▶ **Passage to read**:
####

Making matters worse was what happened when Trump did make attempts at public reconciliation. Without fail, they proved clumsy. As former Vice President Joe Biden talked with protesters, sat in at a church meeting, and tele-convened with mayors, Trump held a call of his own with governors to outline steps to bring order to their cities. But the discussion was marked by him berating them as weak and encouraging them to mass arrest protesters. On Saturday, George Floyd’s brother Philonise told MSNBC that he’d spoken to Trump but that the conversation was so rushed that the president “didn’t give me the opportunity to even speak.”
“I think he’s overwhelmed,” said Rory Cooper, a longtime GOP operative who has been critical of Trump. “His natural habitat is as a victim and a blamer, as in this is happening to us and it’s their fault. The role of the president to help solve problems, even those that are thrust upon you, is not in his DNA, and it never will be.”

####

▶ **Source material**:
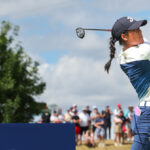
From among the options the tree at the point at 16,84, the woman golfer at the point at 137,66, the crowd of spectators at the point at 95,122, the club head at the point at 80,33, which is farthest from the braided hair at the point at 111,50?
the tree at the point at 16,84

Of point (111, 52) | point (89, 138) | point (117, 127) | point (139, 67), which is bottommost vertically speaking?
point (89, 138)

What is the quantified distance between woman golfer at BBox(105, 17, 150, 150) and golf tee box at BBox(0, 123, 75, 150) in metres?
1.90

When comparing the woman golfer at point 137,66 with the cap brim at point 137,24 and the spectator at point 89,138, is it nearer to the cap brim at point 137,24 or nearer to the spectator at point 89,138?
the cap brim at point 137,24

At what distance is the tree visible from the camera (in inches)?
1834

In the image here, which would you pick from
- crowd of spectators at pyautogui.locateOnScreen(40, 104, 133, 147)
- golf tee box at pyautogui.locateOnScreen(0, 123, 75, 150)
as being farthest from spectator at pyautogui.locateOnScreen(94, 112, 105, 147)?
golf tee box at pyautogui.locateOnScreen(0, 123, 75, 150)

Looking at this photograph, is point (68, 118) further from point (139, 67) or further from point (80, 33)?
point (139, 67)

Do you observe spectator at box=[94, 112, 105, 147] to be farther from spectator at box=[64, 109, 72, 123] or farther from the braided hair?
the braided hair

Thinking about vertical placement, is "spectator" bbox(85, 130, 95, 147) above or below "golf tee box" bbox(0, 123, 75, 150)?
below

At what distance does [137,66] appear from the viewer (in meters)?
4.23

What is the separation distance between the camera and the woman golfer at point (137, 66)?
13.5 ft

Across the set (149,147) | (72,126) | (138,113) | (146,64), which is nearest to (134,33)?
(146,64)

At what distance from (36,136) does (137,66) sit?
87.8 inches

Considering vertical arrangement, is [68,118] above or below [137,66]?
below

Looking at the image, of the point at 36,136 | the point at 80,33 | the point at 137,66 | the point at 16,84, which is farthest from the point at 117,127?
the point at 16,84
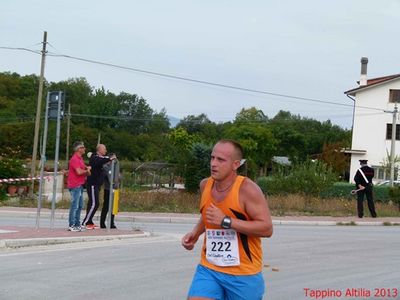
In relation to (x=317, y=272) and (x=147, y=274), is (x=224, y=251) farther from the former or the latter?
(x=317, y=272)

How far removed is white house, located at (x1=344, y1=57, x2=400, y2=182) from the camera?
57781 millimetres

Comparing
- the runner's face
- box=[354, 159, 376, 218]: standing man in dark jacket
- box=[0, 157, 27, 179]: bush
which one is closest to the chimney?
box=[0, 157, 27, 179]: bush

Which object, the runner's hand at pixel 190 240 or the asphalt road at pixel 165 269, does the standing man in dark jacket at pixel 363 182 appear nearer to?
the asphalt road at pixel 165 269

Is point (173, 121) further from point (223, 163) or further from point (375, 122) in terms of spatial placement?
point (223, 163)

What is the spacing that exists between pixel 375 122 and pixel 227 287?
5504 centimetres

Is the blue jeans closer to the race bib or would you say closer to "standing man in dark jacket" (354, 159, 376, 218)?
the race bib

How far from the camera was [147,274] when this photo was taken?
9.66 meters

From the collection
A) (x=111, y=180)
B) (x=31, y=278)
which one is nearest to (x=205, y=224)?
(x=31, y=278)

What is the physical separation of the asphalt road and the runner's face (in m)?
3.36

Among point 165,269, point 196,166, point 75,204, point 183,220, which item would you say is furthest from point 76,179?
point 196,166

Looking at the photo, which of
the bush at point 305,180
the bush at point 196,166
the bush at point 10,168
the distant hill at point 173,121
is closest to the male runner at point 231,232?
the bush at point 305,180

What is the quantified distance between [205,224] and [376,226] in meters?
15.1

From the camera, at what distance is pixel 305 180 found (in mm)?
26062

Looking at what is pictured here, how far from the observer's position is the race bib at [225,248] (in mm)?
5121
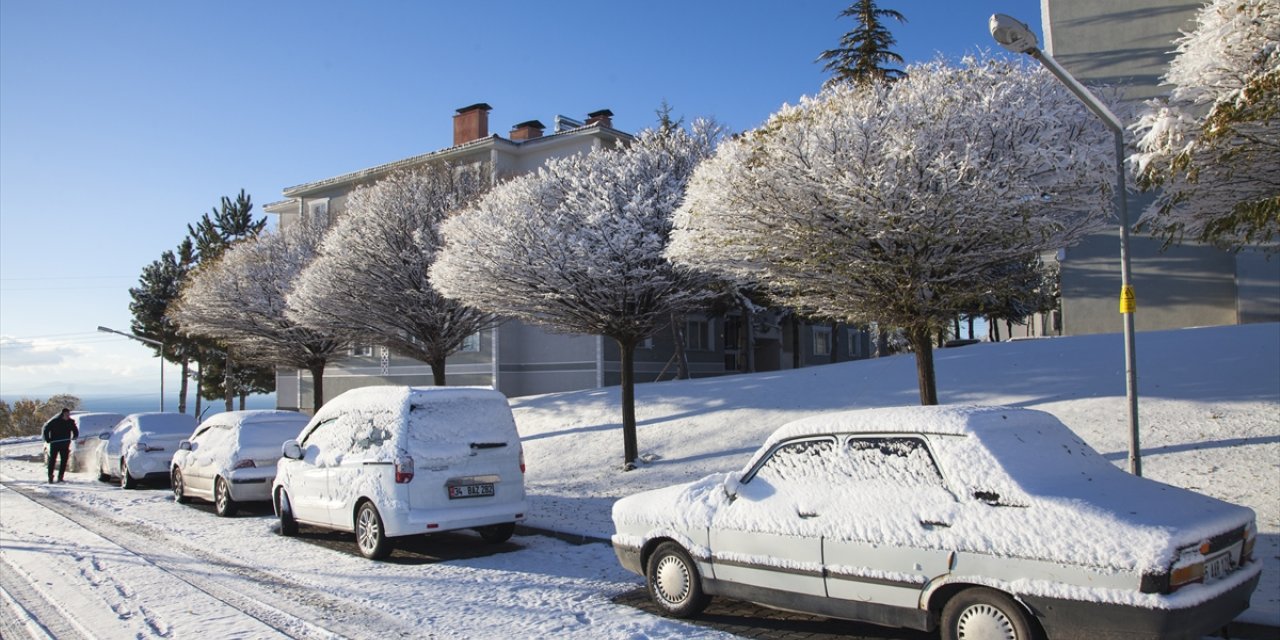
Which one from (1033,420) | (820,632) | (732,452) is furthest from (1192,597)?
(732,452)

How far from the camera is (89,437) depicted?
2264 cm

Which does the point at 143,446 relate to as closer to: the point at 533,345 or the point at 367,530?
the point at 367,530

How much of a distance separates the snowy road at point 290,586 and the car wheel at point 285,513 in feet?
0.68

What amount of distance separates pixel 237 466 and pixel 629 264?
724 cm

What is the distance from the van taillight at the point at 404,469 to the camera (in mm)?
9320

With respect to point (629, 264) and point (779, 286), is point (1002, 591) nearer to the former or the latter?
point (779, 286)

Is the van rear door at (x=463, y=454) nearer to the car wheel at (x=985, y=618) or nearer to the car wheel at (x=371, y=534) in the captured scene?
the car wheel at (x=371, y=534)

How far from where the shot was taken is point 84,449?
74.2 feet

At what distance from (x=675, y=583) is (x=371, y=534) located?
13.9ft

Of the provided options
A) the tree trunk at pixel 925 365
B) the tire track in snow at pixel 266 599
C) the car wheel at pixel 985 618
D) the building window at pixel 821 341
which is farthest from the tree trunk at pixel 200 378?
the car wheel at pixel 985 618

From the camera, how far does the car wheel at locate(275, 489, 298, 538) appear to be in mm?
11359

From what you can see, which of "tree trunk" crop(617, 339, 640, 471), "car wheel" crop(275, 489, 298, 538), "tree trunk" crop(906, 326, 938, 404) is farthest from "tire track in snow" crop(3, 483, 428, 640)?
"tree trunk" crop(906, 326, 938, 404)

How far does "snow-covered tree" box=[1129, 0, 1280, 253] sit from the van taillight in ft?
28.4

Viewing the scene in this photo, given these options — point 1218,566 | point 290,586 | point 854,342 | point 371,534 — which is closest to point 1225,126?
point 1218,566
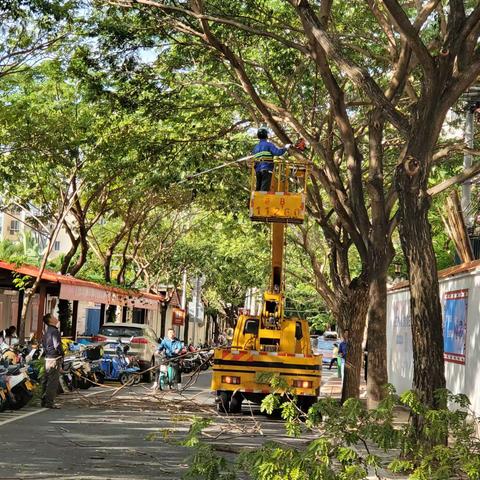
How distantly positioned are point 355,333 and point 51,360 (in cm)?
705

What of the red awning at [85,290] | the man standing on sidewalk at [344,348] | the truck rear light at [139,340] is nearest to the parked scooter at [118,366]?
the truck rear light at [139,340]

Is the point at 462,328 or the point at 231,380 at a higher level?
the point at 462,328

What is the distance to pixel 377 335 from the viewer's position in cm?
1925

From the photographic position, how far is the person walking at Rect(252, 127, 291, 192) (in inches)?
731

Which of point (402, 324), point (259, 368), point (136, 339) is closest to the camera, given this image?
point (259, 368)

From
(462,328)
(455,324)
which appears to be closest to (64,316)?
(455,324)

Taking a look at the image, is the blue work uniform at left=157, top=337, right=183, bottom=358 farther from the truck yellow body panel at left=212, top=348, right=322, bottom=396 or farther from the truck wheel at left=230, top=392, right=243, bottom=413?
the truck yellow body panel at left=212, top=348, right=322, bottom=396

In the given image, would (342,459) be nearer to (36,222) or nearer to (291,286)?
(36,222)

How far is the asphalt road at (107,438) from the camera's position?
10.5 metres

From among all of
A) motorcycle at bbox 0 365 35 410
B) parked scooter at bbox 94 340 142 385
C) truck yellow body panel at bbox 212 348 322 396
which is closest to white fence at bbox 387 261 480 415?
truck yellow body panel at bbox 212 348 322 396

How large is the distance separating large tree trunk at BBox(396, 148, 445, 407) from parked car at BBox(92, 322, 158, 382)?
1774cm

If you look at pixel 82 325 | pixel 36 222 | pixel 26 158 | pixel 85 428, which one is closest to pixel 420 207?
pixel 85 428

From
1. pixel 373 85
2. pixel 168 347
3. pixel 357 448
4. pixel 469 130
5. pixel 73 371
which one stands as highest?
pixel 469 130

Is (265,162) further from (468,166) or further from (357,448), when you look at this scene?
(357,448)
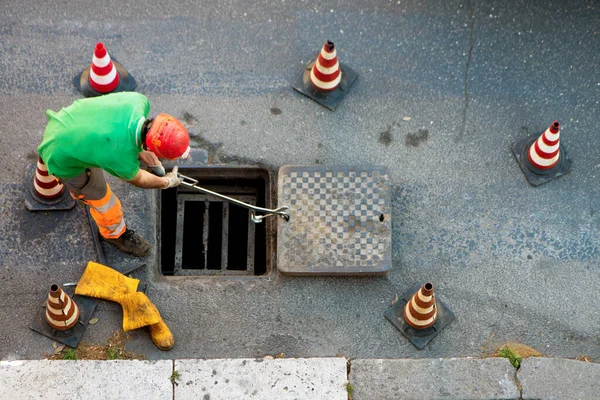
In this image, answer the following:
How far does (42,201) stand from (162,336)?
1.31m

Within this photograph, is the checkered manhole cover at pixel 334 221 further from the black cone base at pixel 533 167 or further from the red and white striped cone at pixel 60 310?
the red and white striped cone at pixel 60 310

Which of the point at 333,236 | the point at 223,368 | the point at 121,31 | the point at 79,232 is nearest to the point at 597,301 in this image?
the point at 333,236

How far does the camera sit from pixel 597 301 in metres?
5.09

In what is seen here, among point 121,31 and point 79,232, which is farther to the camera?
point 121,31

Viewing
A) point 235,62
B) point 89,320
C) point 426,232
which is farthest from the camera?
point 235,62

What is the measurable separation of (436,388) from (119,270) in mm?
2269

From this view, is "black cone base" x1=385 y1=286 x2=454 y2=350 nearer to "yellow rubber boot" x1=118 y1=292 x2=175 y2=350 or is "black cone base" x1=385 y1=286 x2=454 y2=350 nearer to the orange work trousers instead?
"yellow rubber boot" x1=118 y1=292 x2=175 y2=350

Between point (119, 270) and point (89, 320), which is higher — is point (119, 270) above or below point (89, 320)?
above

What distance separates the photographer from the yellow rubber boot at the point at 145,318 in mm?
4809

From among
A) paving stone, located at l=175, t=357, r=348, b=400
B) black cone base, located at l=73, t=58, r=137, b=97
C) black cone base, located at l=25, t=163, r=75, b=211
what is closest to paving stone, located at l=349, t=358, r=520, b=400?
paving stone, located at l=175, t=357, r=348, b=400

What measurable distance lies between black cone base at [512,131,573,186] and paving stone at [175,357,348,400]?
2020 mm

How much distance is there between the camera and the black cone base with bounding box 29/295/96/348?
4.84m

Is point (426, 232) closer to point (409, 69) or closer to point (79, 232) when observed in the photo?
point (409, 69)

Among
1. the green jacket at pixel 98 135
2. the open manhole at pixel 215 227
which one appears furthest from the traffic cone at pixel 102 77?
the green jacket at pixel 98 135
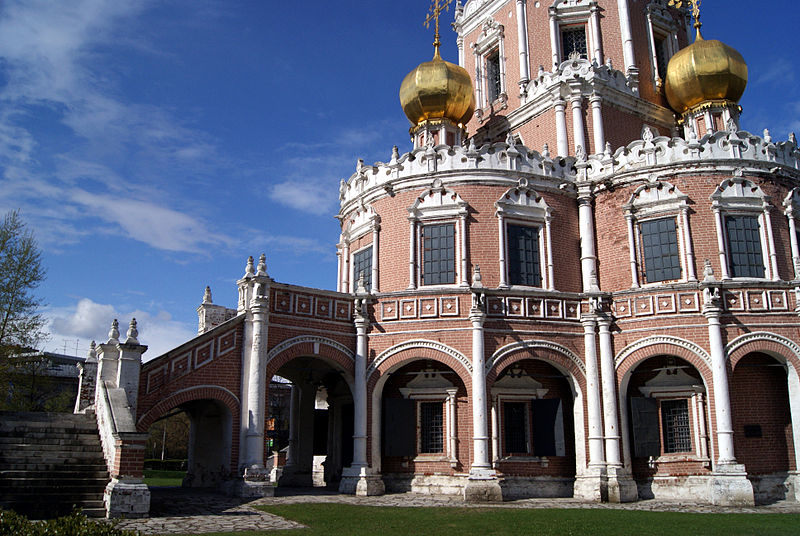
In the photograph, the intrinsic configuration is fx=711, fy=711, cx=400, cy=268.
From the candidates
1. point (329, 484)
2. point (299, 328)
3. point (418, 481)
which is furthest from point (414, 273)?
point (329, 484)

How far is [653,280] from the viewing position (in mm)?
21531

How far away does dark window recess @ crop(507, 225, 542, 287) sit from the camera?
865 inches

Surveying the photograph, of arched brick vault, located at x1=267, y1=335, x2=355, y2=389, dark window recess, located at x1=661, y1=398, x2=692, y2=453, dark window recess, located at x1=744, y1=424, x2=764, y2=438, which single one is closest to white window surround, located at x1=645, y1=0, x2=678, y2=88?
dark window recess, located at x1=661, y1=398, x2=692, y2=453

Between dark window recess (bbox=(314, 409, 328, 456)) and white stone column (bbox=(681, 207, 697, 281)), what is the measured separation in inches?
525

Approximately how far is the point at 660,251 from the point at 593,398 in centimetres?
494

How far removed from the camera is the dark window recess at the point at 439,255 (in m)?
21.9

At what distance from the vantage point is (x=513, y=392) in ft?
69.8

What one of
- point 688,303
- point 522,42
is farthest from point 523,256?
point 522,42

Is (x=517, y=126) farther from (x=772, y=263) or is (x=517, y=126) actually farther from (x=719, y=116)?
(x=772, y=263)

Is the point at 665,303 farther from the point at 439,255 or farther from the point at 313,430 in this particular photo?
the point at 313,430

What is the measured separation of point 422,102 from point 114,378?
14.9 m

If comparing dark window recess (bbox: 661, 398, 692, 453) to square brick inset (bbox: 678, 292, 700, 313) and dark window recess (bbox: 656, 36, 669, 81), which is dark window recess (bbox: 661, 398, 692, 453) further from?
dark window recess (bbox: 656, 36, 669, 81)

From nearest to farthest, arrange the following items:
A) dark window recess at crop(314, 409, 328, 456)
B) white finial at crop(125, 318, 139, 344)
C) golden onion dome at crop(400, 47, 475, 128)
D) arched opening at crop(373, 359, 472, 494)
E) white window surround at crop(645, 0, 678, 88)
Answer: white finial at crop(125, 318, 139, 344) → arched opening at crop(373, 359, 472, 494) → dark window recess at crop(314, 409, 328, 456) → golden onion dome at crop(400, 47, 475, 128) → white window surround at crop(645, 0, 678, 88)

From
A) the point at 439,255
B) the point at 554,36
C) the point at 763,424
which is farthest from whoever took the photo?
the point at 554,36
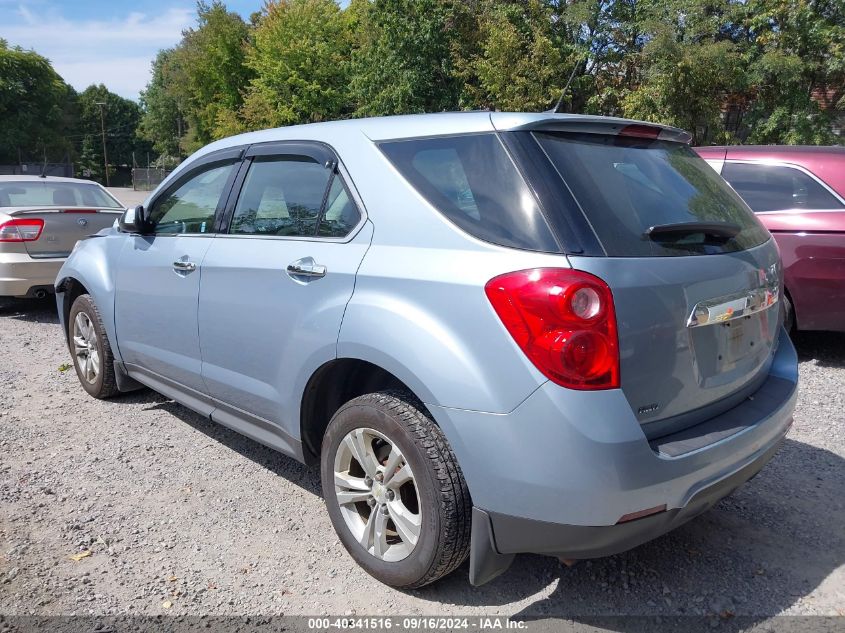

####

▶ **What you will do**:
1. In the passage about Trump and the protests, how is Rory Cooper described?
2. Translate this sentence from the passage about Trump and the protests into Spanish: "On Saturday, George Floyd's brother Philonise told MSNBC that he'd spoken to Trump but that the conversation was so rushed that the president 'didn't give me the opportunity to even speak.'"
3. Using the passage about Trump and the protests, explain why Trump's call with governors counts as one of his clumsy attempts at public reconciliation.
You won't need the records for anything here.

▶ **Outputs for the tasks**:
1. He is a longtime GOP operative who has been critical of Trump.

2. El sábado, Philonise, hermano de George Floyd, le dijo a MSNBC que había hablado con Trump, pero que la conversación fue tan apresurada que el presidente "ni siquiera me dio la oportunidad de hablar".

3. The call was meant to outline steps to bring order to the governors' cities. Instead, Trump berated the governors as weak and urged them to mass arrest protesters.